- [Your instructions] Give an exact transcription of every line, dropping the images.

+++

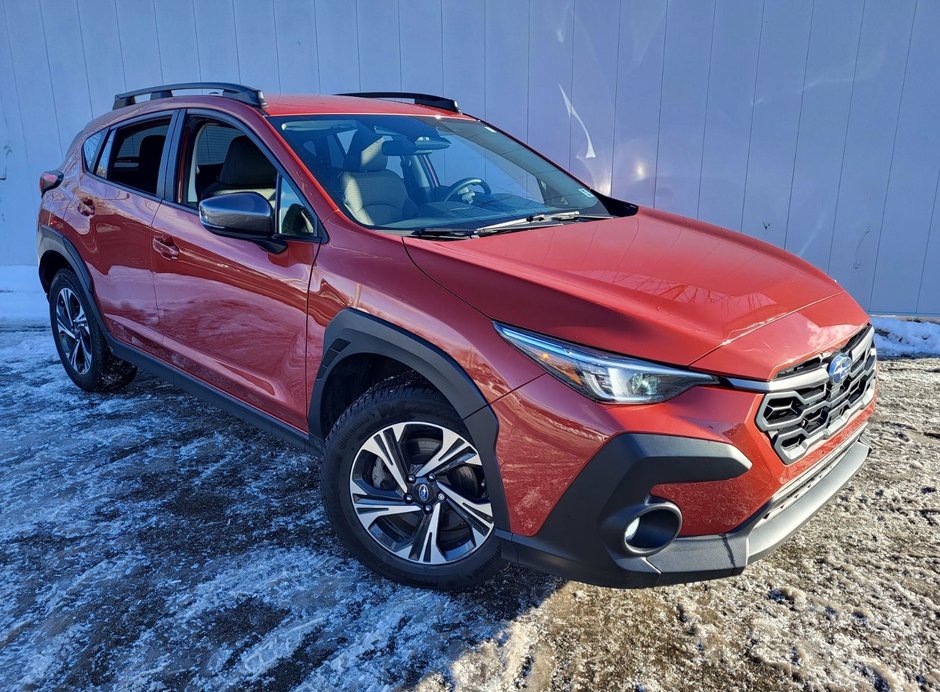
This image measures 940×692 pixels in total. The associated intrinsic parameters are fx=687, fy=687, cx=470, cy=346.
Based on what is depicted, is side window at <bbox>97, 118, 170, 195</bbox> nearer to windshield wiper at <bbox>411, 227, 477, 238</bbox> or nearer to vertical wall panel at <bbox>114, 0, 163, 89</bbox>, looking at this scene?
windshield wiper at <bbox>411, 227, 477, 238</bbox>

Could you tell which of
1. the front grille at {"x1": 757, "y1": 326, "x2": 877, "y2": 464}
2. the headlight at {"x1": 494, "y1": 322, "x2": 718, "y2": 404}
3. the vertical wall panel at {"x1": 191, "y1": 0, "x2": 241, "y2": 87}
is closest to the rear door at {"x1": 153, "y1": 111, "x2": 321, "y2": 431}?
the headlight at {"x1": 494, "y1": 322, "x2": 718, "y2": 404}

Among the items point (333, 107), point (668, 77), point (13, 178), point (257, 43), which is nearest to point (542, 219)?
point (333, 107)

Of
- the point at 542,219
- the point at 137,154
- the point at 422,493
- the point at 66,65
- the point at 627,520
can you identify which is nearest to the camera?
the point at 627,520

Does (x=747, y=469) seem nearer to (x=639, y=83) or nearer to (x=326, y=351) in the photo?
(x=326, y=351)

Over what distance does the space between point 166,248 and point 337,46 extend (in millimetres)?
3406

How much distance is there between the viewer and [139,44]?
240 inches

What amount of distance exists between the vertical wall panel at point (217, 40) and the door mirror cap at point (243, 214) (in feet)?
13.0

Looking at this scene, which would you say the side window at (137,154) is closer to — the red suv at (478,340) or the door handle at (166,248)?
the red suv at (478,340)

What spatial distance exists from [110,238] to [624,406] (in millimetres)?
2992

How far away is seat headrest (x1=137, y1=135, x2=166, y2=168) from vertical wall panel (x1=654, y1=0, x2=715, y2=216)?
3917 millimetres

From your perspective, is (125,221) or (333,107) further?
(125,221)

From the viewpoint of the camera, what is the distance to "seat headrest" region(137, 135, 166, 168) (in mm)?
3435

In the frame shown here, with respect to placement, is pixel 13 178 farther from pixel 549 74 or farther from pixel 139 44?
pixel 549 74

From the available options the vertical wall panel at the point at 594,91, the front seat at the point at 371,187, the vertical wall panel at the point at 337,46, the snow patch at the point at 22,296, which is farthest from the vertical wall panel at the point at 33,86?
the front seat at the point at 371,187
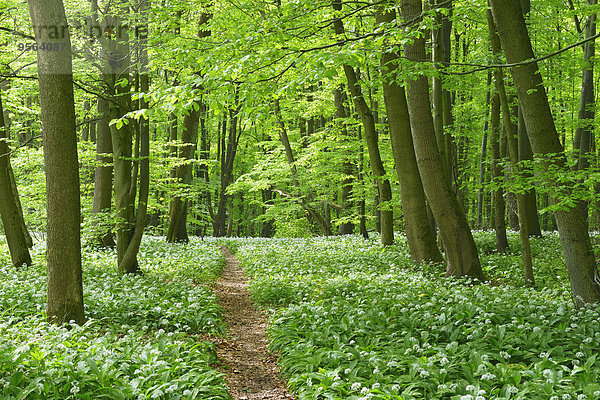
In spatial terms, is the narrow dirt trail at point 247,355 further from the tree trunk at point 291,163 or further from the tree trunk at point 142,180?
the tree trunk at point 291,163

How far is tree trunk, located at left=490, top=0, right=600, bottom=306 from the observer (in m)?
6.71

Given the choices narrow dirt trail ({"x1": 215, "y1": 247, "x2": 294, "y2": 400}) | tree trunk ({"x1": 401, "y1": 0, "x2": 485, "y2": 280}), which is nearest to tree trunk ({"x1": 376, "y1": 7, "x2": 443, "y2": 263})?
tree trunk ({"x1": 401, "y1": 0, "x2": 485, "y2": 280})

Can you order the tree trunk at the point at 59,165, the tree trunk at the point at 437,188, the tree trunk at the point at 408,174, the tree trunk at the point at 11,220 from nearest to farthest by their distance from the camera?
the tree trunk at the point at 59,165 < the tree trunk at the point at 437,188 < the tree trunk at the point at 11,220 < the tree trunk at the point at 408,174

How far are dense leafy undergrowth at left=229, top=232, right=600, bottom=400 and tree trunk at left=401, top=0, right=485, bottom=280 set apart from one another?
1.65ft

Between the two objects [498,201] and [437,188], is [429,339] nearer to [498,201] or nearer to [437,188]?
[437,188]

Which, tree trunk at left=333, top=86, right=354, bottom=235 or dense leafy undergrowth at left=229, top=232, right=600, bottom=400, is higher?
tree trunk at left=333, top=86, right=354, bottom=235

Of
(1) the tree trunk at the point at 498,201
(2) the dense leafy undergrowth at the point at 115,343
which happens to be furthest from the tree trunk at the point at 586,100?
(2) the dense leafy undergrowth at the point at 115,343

+++

- [Exercise output]
This image measures 940×692 pixels in total. The associated intrinsic parameters are fx=687, fy=687, cx=470, cy=346.
Based on what is depicted, is side window at <bbox>97, 118, 170, 195</bbox> nearer to windshield wiper at <bbox>411, 227, 477, 238</bbox> or nearer to vertical wall panel at <bbox>114, 0, 163, 89</bbox>, looking at this scene?
windshield wiper at <bbox>411, 227, 477, 238</bbox>

Could you tell which of
1. the front grille at {"x1": 757, "y1": 326, "x2": 877, "y2": 464}
2. the headlight at {"x1": 494, "y1": 322, "x2": 718, "y2": 404}
3. the vertical wall panel at {"x1": 191, "y1": 0, "x2": 241, "y2": 87}
is closest to the rear door at {"x1": 153, "y1": 111, "x2": 321, "y2": 431}?
the headlight at {"x1": 494, "y1": 322, "x2": 718, "y2": 404}

Among the items point (333, 107), point (668, 77), point (13, 178), point (257, 43), which is nearest to point (542, 219)?
point (333, 107)

Of
- the point at 542,219
- the point at 137,154
- the point at 422,493
- the point at 66,65
- the point at 627,520
can you identify which is nearest to the camera?
the point at 627,520

Does (x=747, y=469) seem nearer to (x=639, y=83) or nearer to (x=326, y=351) in the photo?
(x=326, y=351)

Over what distance does the space between point 166,248 and point 337,46 extend (in millimetres)?
3406

How much distance is there between the viewer and [139,44]?
240 inches

What amount of distance exists between the vertical wall panel at point (217, 40) and the door mirror cap at point (243, 214) (in feet)?
13.0

Looking at this scene, which would you say the side window at (137,154) is closer to — the red suv at (478,340) or the door handle at (166,248)?
the red suv at (478,340)

What spatial distance exists from [110,238] to [624,406] (in millimetres)?
2992

How far away is seat headrest (x1=137, y1=135, x2=166, y2=168) from vertical wall panel (x1=654, y1=0, x2=715, y2=216)?
3917 millimetres

From your perspective, is (125,221) or (333,107) further?
(125,221)

From the viewpoint of the camera, what is the distance to "seat headrest" region(137, 135, 166, 168) (in mm)?
3435

In the frame shown here, with respect to placement, is pixel 13 178 farther from pixel 549 74 or farther from pixel 139 44?
pixel 549 74

From the available options the vertical wall panel at the point at 594,91, the front seat at the point at 371,187, the vertical wall panel at the point at 337,46, the snow patch at the point at 22,296, which is farthest from the vertical wall panel at the point at 33,86?
the front seat at the point at 371,187
In spatial terms, is the narrow dirt trail at point 247,355 further from the tree trunk at point 291,163 or further from the tree trunk at point 142,180?
the tree trunk at point 291,163

How far is tree trunk, located at left=490, top=0, right=600, bottom=306 from the observer (in m)?
6.71

Given the choices narrow dirt trail ({"x1": 215, "y1": 247, "x2": 294, "y2": 400}) | tree trunk ({"x1": 401, "y1": 0, "x2": 485, "y2": 280}), which is nearest to tree trunk ({"x1": 376, "y1": 7, "x2": 443, "y2": 263})?
tree trunk ({"x1": 401, "y1": 0, "x2": 485, "y2": 280})

Can you order the tree trunk at the point at 59,165, the tree trunk at the point at 437,188, the tree trunk at the point at 408,174, the tree trunk at the point at 11,220 from nearest to farthest by their distance from the camera?
the tree trunk at the point at 59,165 < the tree trunk at the point at 437,188 < the tree trunk at the point at 11,220 < the tree trunk at the point at 408,174

How far are dense leafy undergrowth at left=229, top=232, right=600, bottom=400 and tree trunk at left=401, top=0, right=485, bottom=280 set apart from one another?
1.65ft

Between the two objects [498,201] and [437,188], is [429,339] nearer to [498,201] or nearer to [437,188]?
[437,188]

Which, tree trunk at left=333, top=86, right=354, bottom=235 or dense leafy undergrowth at left=229, top=232, right=600, bottom=400, is higher?
tree trunk at left=333, top=86, right=354, bottom=235

Of
(1) the tree trunk at the point at 498,201
(2) the dense leafy undergrowth at the point at 115,343
which happens to be furthest from the tree trunk at the point at 586,100?
(2) the dense leafy undergrowth at the point at 115,343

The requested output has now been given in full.